# Exercise:
Exactly as they appear, reproduce the lines from the one holding "United States, site archbold_FL-07." through the last line of the material below.

# Data to use:
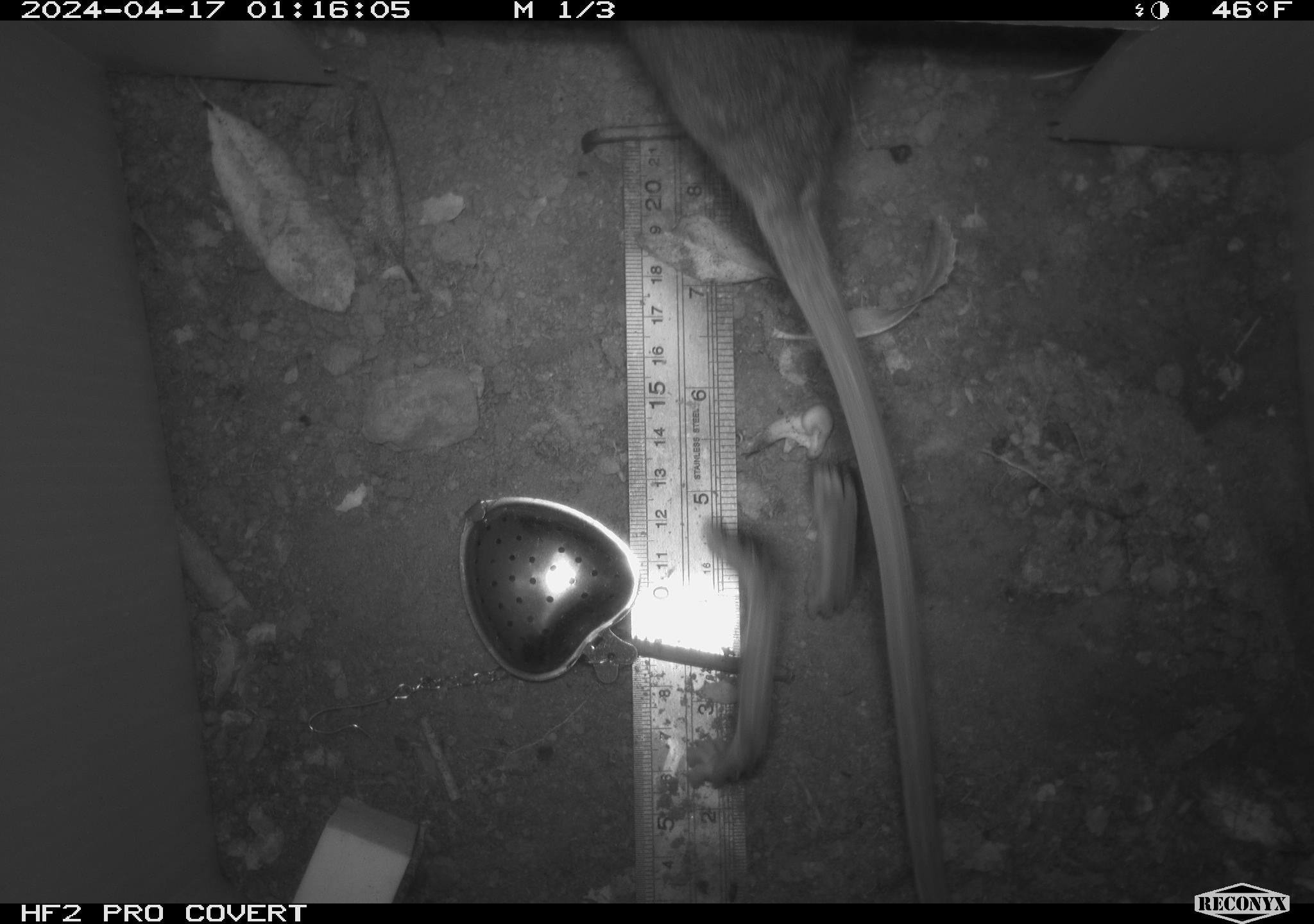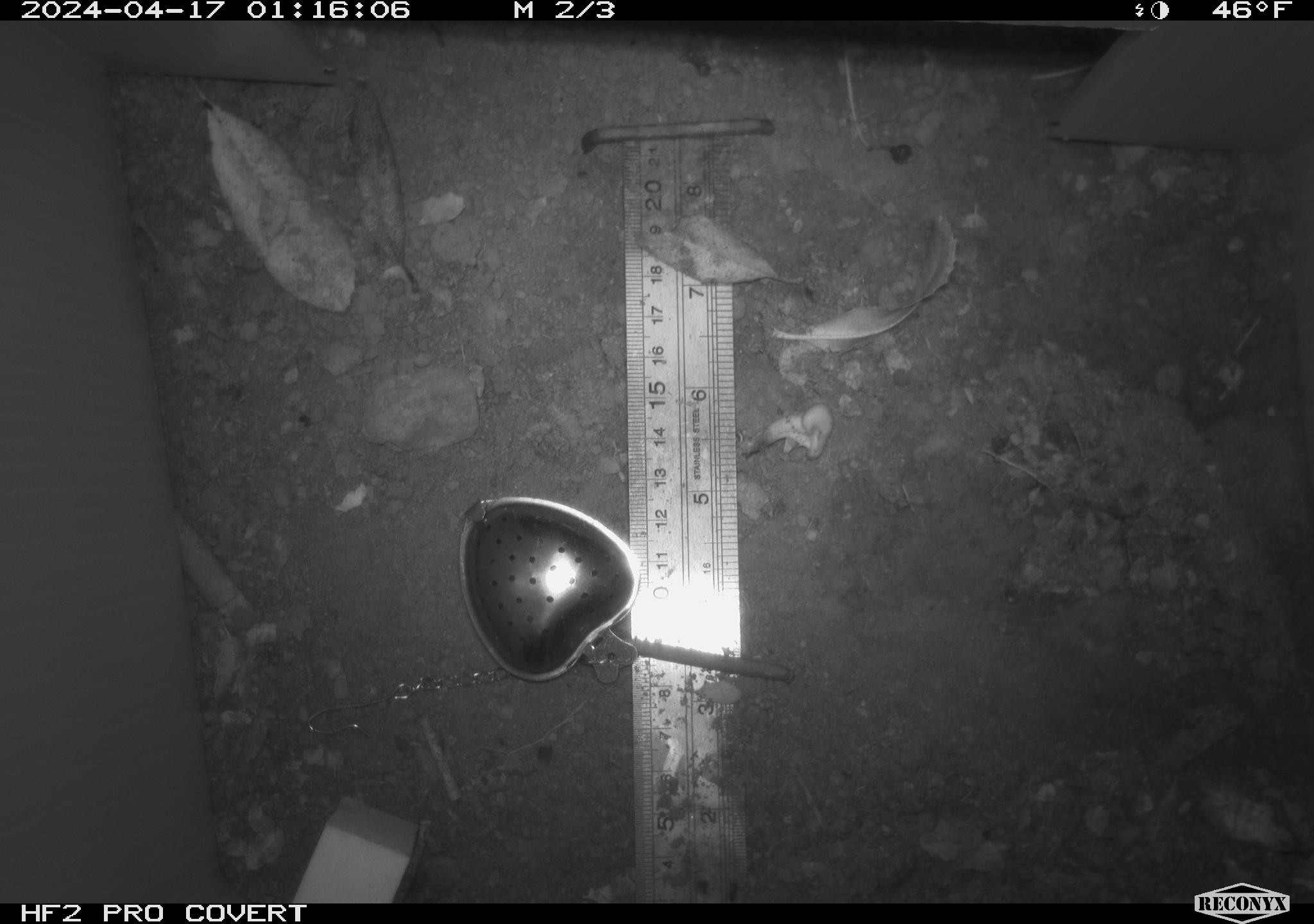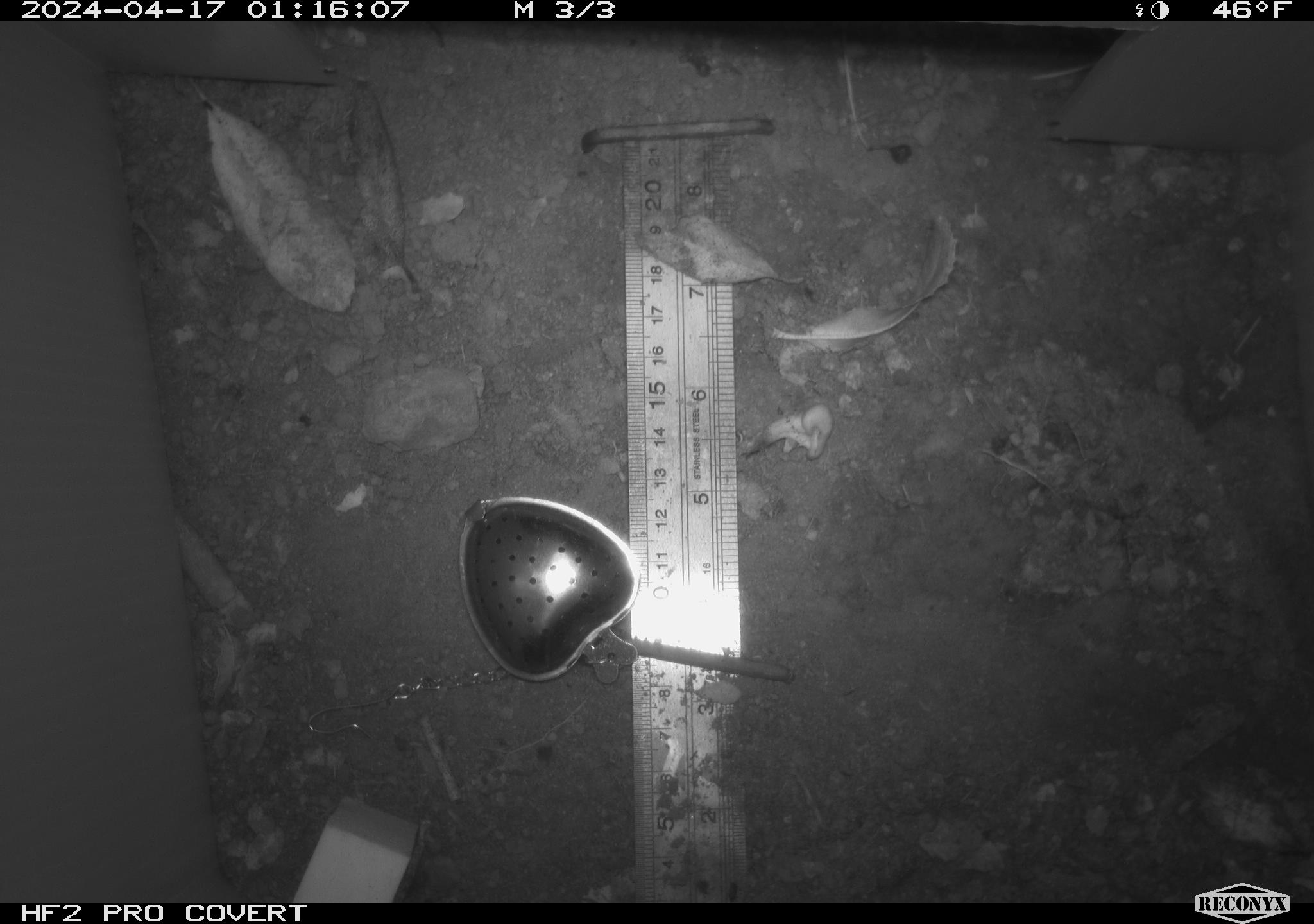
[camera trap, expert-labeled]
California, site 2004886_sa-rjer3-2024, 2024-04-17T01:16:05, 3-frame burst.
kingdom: Animalia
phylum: Chordata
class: Mammalia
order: Rodentia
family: Cricetidae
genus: Neotoma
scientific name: Neotoma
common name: pack rat or woodrat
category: neotoma species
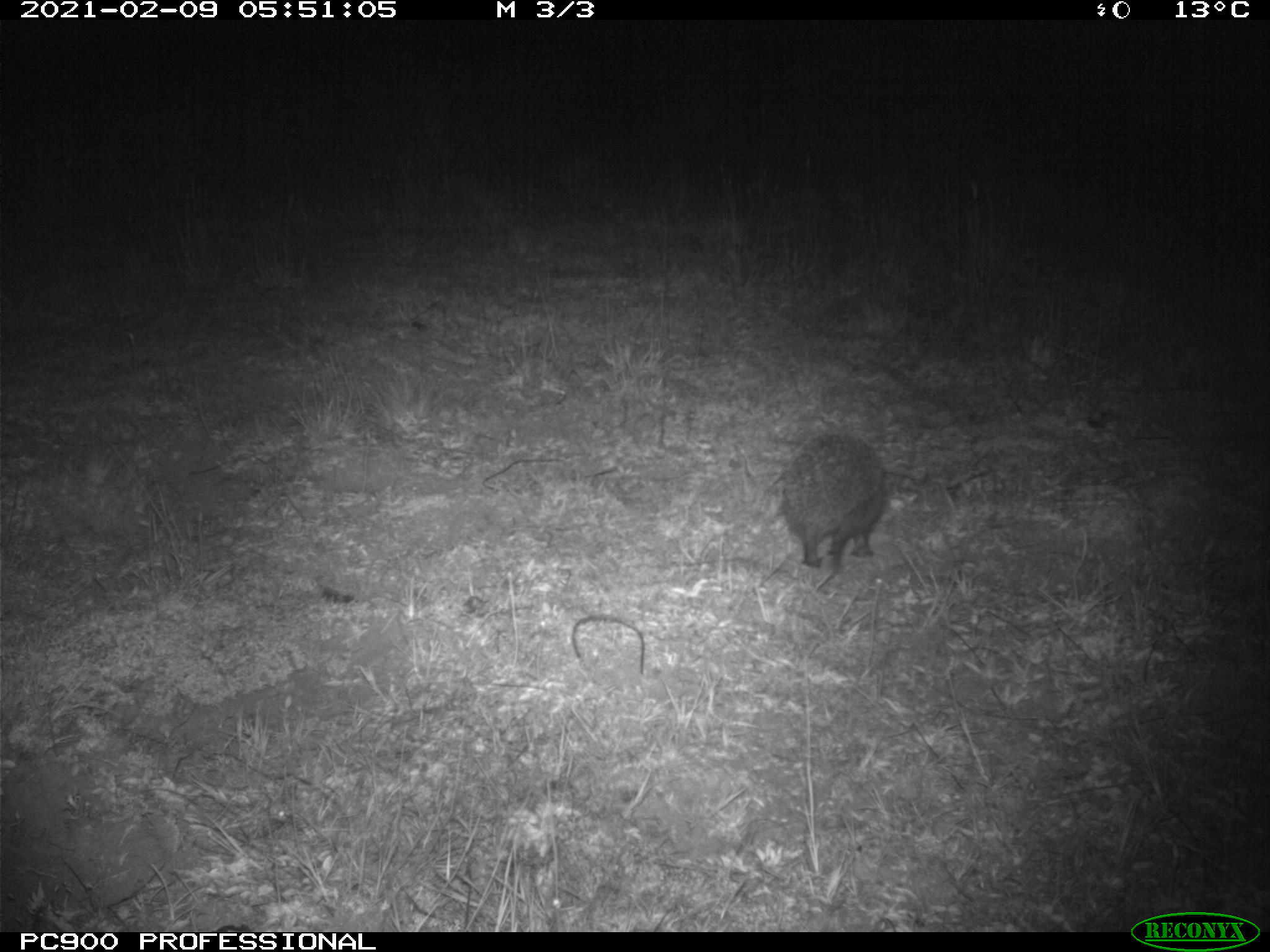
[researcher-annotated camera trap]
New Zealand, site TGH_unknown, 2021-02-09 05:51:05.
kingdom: Animalia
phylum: Chordata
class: Mammalia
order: Eulipotyphla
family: Erinaceidae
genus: Erinaceus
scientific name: Erinaceus europaeus europaeus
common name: european hedgehog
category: hedgehog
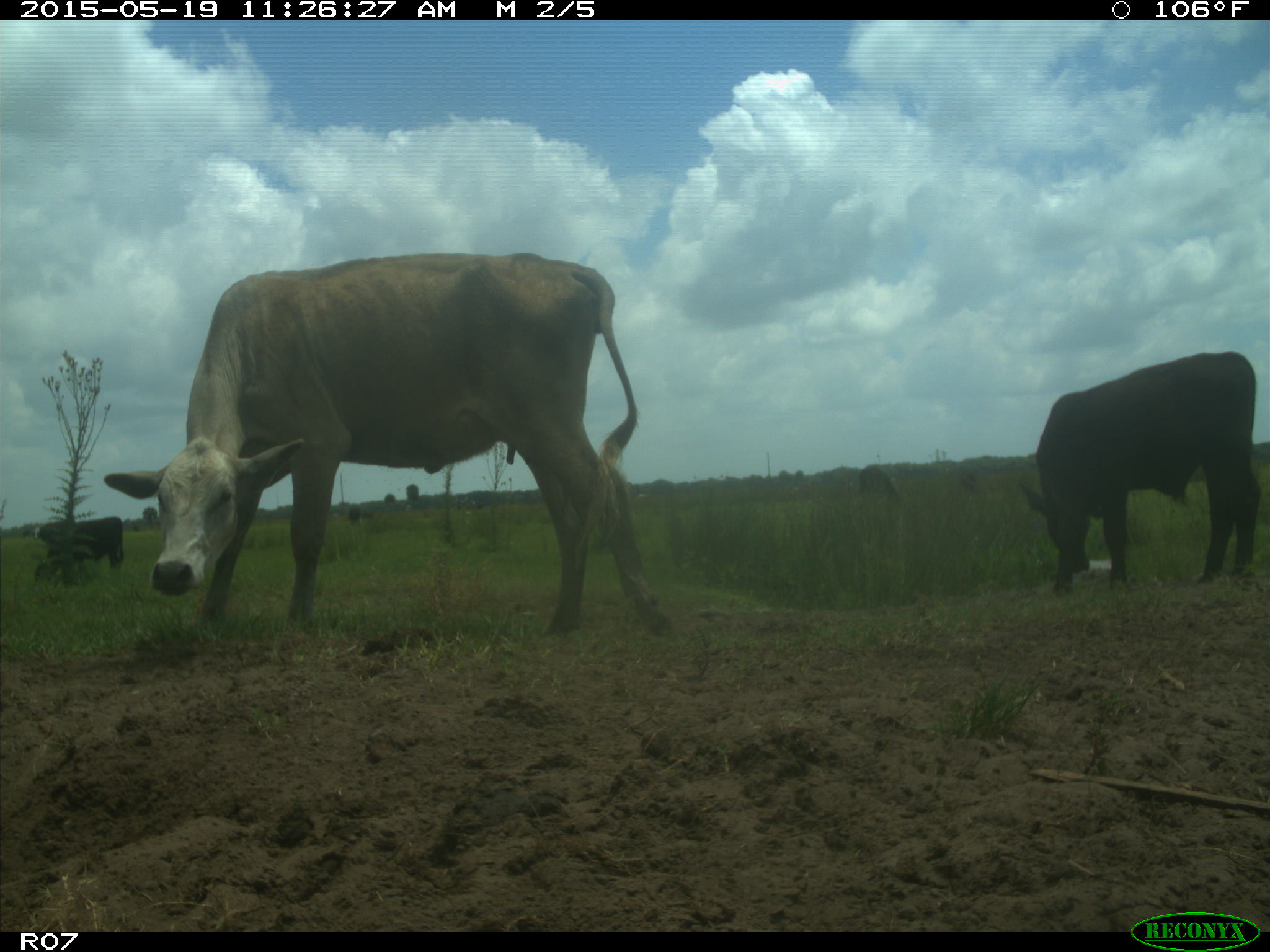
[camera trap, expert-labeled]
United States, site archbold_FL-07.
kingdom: Animalia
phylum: Chordata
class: Mammalia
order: Artiodactyla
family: Bovidae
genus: Bos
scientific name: Bos taurus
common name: domestic cow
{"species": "Bos taurus (domestic cow)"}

# Exercise response:
United States, site archbold_FL-07.
kingdom: Animalia
phylum: Chordata
class: Mammalia
order: Artiodactyla
family: Bovidae
genus: Bos
scientific name: Bos taurus
common name: domestic cow
{"species": "Bos taurus (domestic cow)"}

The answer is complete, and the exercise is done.